> **WRITTEN EXERCISE A**:
Switch each "pine tree" in the rows below to "fir tree", then write out the rows again with nothing else changed.

^^^^

WE HAD A slight advantage compared to many Hong Kongers moving to the UK. This is because I had a relative in London so I had been coming to the city every now and then to visit here. My wife had also studied for a law diploma in London. I started working again on the second day after I landed and adjusting to life in London was not too difficult. Things have been smooth afterwards.

In a way, although I moved across the globe, my way of life hasn’t changed that much. I often joke that my workplace moved from the Hong Kong Legislative Council to the UK Parliament, but my job is still the same. I still cover Hong Kong politics, and that’s about it. Maybe I cover more about UK-China relations now, but I have been covering diplomatic news in Hong Kong for some years, and that was the flip side of the coin.

Moreover, so many of our friends have moved here that we have been able to maintain a social life. If I want to host a hot pot dinner at my flat, I can easily call up a dozen people to join, and these are just people in London, not including other friends I know in Bath, Bristol, Leeds, Manchester and Nottingham, among other places.

Because of the influx of Hong Kongers, it is much easier than it used to be to buy Hong Kong food and festive decorations in London. We are a 15-minute bus ride from a cinema that regularly screens Hong Kong films. During festivities, there are always Hong Kong community events, which connects me to the home I have left behind and to writers still based there and located in London and around the world.

Is London home? Yes, we feel safe and settled here. The flat that we moved to in mid-2021 is 600 square feet, 50% bigger than the one I grew up in, and cheaper than the flat in the middle-class Hong Kong Island neighbourhood of Kornhill that we rented after getting married. We often cook Hong Kong dishes, as we invite our friends over to share homemade steamed fish and steamed spare ribs.

I am very lucky to have a pack of journalist friends in a Signal group, who share Hong Kong news with me by the second. If something important is going to happen in Hong Kong, like in the past, I will know it in advance because of these friends. I am never too far away from my original home, even as I operate in two time zones, always thinking of both what hour it is in London and in Hong Kong.

As a typical Hong Konger, I still constantly watch two kinds of news on YouTube — restaurant reviews and property markets. I do this even though I am not sure how these are going to be useful to me if I am not going back to live in Hong Kong, at least not in the foreseeable future.

But I have to keep up with Hong Kong news. Because of this wave of migration, when Hong Kong people think of travelling destinations — other than popular places like Taiwan or Japan — many will fly 14 hours to the UK to meet their friends. At times I meet several friends from Hong Kong in a single week. I have to know what they are talking about and I ask them what I want to know about the current atmosphere in Hong Kong.

Many Hong Kongers who have come to visit have told me that they felt they were finally breathing “the air of freedom” again once they landed in the UK. They kept their mouths shut in Hong Kong fearing the NSL, and they could finally speak freely when in London, knowing that they could trust me.

^^^^

> **WRITTEN EXERCISE B**:
Resume the account of moving from Hong Kong to London, starting right after its last sentence.

^^^^

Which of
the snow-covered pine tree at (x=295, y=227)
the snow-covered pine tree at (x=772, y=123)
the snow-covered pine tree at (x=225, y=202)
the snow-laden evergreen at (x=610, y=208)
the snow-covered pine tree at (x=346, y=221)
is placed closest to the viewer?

^^^^

> **TASK RESULT A**:
Which of
the snow-covered fir tree at (x=295, y=227)
the snow-covered fir tree at (x=772, y=123)
the snow-covered fir tree at (x=225, y=202)
the snow-laden evergreen at (x=610, y=208)
the snow-covered fir tree at (x=346, y=221)
is placed closest to the viewer?

> **TASK RESULT B**:
How long can this “unfree” Hong Kong last? No one knows, and unfortunately, throughout history, dictatorships in all kinds of places have proved able to last for a long time. The Nationalist Party one on Taiwan lasted for decades before democracy came there, and the Communist Party one on the Chinese mainland has lasted even longer. Some people want to leave Hong Kong but do not enjoy the luxury of doing so, as their family and loved ones want to remain in Hong Kong, and they have no choice but to stay. All they can do is get a ticket to London and enjoy a safe conversation with old friends before returning to their reality.

In May 2024, I bumped into an old friend I’ll call “C” at drinks in London for people who used to be in Hong Kong. C grew up in a Hong Kong family in the UK, and she went back to Hong Kong to work over 15 years ago, and just returned a week prior. Many of her friends have left Hong Kong, “I don’t want to be the last one to leave,” she told me over a beer.

I STILL DON’T understand the reason why I am eligible for a BNO or British National Overseas passport by birth — which allowed me to move to the UK on a visa — but my elder brother was not eligible.

In August 2020, seven victims of the attack of 21 July, 2019, including former Democratic Party lawmaker Lam Cheuk-ting, were charged with rioting. This made my brother consider leaving Hong Kong, worrying that he could be next. In April 2024, a defendant was sentenced to 33 months in jail.

Worse still, both my brother and his wife did not hold the special passports. As a result, my brother chose to enrol in a program to get a second master’s degree (he already had gotten one from Lingnan University in Hong Kong years before) at the University of British Columbia to get on the lifeboat scheme to Canada.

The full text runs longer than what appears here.